▶ Job
Below are some records; return each one exactly.

----- Data supplied -----

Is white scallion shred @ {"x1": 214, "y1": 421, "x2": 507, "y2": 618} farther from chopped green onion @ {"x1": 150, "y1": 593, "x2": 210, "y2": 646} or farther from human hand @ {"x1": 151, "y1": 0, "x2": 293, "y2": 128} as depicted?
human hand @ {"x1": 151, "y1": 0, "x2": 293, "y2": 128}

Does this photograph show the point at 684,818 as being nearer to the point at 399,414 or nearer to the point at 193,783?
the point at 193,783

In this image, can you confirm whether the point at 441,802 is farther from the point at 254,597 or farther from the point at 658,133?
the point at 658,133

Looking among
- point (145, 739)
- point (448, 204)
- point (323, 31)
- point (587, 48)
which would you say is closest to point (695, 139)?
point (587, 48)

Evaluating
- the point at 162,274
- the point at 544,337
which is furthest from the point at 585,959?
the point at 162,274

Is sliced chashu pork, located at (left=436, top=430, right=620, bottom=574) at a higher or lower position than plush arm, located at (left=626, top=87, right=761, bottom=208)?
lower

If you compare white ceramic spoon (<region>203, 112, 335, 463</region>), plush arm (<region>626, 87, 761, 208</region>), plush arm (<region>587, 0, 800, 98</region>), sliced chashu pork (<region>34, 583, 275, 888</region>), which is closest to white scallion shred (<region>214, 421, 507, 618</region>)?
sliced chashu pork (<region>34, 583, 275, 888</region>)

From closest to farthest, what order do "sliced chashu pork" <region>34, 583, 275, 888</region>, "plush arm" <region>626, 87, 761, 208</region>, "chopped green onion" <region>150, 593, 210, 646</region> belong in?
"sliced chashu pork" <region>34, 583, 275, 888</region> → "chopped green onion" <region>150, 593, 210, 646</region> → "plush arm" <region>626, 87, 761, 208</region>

-----

▶ Complete response
Is white scallion shred @ {"x1": 214, "y1": 421, "x2": 507, "y2": 618} farther from chopped green onion @ {"x1": 150, "y1": 593, "x2": 210, "y2": 646} or farther from human hand @ {"x1": 151, "y1": 0, "x2": 293, "y2": 128} as depicted?
human hand @ {"x1": 151, "y1": 0, "x2": 293, "y2": 128}

Does this photograph show the point at 684,818 as being nearer to the point at 399,414 or nearer to the point at 193,783?
the point at 193,783

In this image, can you confirm whether the point at 441,802 is farther from the point at 254,597 or farther from the point at 658,133?
the point at 658,133

Looking among
- point (145, 739)
- point (448, 204)
- point (323, 31)
- point (587, 48)
which would you say is closest to point (695, 139)?
point (587, 48)

Evaluating
- the point at 162,274
- the point at 544,337
which is furthest from the point at 585,959?
the point at 162,274

Is sliced chashu pork, located at (left=436, top=430, right=620, bottom=574) at a higher or lower position than plush arm, located at (left=626, top=87, right=761, bottom=208)?
lower

If you compare white ceramic spoon (<region>203, 112, 335, 463</region>), plush arm (<region>626, 87, 761, 208</region>), plush arm (<region>587, 0, 800, 98</region>), sliced chashu pork (<region>34, 583, 275, 888</region>), which is closest to white scallion shred (<region>214, 421, 507, 618</region>)?
sliced chashu pork (<region>34, 583, 275, 888</region>)

From closest to farthest, what order do "sliced chashu pork" <region>34, 583, 275, 888</region>, "plush arm" <region>626, 87, 761, 208</region>, "chopped green onion" <region>150, 593, 210, 646</region> belong in?
"sliced chashu pork" <region>34, 583, 275, 888</region> → "chopped green onion" <region>150, 593, 210, 646</region> → "plush arm" <region>626, 87, 761, 208</region>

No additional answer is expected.